START Supplied material

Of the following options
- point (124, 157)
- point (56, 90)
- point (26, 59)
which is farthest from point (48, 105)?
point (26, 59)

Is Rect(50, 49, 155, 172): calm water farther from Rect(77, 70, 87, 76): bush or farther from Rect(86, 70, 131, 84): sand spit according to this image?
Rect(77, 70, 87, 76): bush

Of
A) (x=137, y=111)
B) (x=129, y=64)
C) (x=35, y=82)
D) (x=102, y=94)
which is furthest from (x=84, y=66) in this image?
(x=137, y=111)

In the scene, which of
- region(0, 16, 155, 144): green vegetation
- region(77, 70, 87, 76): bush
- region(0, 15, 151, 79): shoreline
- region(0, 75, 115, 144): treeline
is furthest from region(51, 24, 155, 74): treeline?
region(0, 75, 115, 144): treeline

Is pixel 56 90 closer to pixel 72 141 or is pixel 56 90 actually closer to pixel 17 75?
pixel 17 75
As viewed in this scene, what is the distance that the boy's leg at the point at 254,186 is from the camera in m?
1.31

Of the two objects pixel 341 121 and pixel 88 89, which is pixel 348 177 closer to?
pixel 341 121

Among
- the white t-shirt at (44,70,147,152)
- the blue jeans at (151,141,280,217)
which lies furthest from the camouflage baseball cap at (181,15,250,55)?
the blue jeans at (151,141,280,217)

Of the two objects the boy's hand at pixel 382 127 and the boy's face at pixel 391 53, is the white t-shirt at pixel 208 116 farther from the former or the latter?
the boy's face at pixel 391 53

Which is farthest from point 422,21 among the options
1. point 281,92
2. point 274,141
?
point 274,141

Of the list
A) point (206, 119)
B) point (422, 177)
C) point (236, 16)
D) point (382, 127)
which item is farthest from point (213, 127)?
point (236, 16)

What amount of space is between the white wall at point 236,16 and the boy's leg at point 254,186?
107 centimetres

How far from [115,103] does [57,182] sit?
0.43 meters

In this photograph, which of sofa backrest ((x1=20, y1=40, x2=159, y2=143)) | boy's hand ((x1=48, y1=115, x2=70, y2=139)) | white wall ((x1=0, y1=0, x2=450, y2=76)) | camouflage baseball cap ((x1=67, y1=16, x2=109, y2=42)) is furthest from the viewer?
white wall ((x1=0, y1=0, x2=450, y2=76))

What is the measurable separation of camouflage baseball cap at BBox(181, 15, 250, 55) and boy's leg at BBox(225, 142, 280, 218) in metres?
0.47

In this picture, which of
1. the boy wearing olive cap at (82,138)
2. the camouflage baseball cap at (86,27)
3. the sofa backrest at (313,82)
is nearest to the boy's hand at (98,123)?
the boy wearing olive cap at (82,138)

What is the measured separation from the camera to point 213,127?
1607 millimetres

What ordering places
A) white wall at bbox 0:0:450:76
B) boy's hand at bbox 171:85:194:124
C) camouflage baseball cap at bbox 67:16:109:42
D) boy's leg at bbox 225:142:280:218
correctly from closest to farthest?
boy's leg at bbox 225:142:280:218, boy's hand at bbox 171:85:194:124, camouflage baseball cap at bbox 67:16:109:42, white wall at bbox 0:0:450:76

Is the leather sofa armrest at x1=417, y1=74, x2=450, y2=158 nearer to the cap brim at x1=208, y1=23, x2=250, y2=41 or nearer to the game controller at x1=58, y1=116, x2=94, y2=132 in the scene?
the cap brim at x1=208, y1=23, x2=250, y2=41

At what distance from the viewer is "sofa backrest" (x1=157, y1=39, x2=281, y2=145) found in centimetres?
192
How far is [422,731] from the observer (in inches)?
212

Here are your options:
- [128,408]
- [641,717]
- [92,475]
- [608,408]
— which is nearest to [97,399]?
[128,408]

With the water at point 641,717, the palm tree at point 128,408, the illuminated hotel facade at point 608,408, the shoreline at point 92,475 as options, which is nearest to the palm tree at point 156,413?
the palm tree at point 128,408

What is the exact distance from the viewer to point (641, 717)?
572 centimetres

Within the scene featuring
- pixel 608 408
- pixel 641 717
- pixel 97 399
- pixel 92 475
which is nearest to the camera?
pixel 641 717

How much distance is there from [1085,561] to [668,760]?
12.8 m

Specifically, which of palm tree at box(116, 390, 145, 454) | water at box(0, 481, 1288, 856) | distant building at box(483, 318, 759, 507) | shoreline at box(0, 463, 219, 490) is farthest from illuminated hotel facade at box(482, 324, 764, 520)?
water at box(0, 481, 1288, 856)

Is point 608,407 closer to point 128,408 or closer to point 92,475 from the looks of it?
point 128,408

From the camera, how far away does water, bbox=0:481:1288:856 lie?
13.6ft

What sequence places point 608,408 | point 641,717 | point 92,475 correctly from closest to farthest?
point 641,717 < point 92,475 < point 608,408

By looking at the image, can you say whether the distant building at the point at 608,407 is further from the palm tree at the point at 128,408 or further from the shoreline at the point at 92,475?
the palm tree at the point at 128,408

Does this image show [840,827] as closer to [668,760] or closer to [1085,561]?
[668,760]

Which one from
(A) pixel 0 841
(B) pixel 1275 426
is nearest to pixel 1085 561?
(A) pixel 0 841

END Supplied material

→ Set task
Find the line that contains "From the camera, how". Repeat it and every line after it, exactly as written, up to and including the last line of the records above.

→ Worked solution
From the camera, how far away does water, bbox=0:481:1288:856 lie?
13.6ft

What sequence places point 608,408 | point 641,717 | point 92,475 correctly from closest to farthest?
point 641,717 < point 92,475 < point 608,408

By looking at the image, can you say whether the distant building at the point at 608,407 is further from the palm tree at the point at 128,408 or further from the shoreline at the point at 92,475?
the palm tree at the point at 128,408

Does this image show [840,827] as closer to [668,760] or closer to [1085,561]?
[668,760]

Which one from
(A) pixel 0 841
(B) pixel 1275 426
is nearest to pixel 1085 561?
(A) pixel 0 841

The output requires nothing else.